The flag in question is on a big commercial building, on Beacon Avenue between 1st and 2nd streets, that houses the Canada Post store. According to the note, signed Pat from Oregon, the flag fell to half-mast in December and is now on the bottom third of the pole hanging upside down.
To the author, this is a grave insult to the flag and country of Canada.
“I can’t believe NO Canadians have bothered to bring this to your news photographer’s attention. Does no one care about their flag?”
The note, written in block capital letters, says the author is in town looking after sick relatives, and they love Sidney and hate what they see as a mark of disrespect.

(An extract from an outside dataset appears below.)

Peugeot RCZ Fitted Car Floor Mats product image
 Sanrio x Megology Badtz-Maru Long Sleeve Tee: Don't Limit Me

Although official government rules state that the flag is a symbol of national pride and “should not be subjected to indignity,” there is no law against the flag being desecrated, damaged or even burned.
Such acts, while very rare, fall under freedom of expression legislation.
Ironically, one of the most prominent times the Canadian flag was burned was by the American hate group The Westboro Baptist Church in 1999.
Flag burning is not illegal in the United States either, but since 1991 there have been 40 amendment attempts by Senators to make flag destruction a federal crime.
Don Fisher, Sergeant at Arms of Army, Navy and Air Force Veterans Sidney takes a balanced view of the situation.
“Normally a flag upside down means they’re in trouble,” he says referencing the military system of indicating if a ship needs assistance. “We don’t show our loyalties to our country as obviously as the Americans. We do that in other ways.”
He then adds, “It’s (the upside down flag) unfortunate, someone should contact the owner.”
Canada Post say that the flag is damaged due to the recent snow storms and they think it is the building owner’s responsibility to fix the flag, while they say he thinks it is up to Canada Post.
Last time the flag was damaged it is reported the fire department stepped in and fixed it. Sidney Fire Chief Brett Mikkelsen has said his department have volunteered to do it again and should have the situation fixed by the end of the week.
So the question residents are asking is – should fixing the flag be a matter of national and civic pride or is it an unfortunate incident that’s a low priority?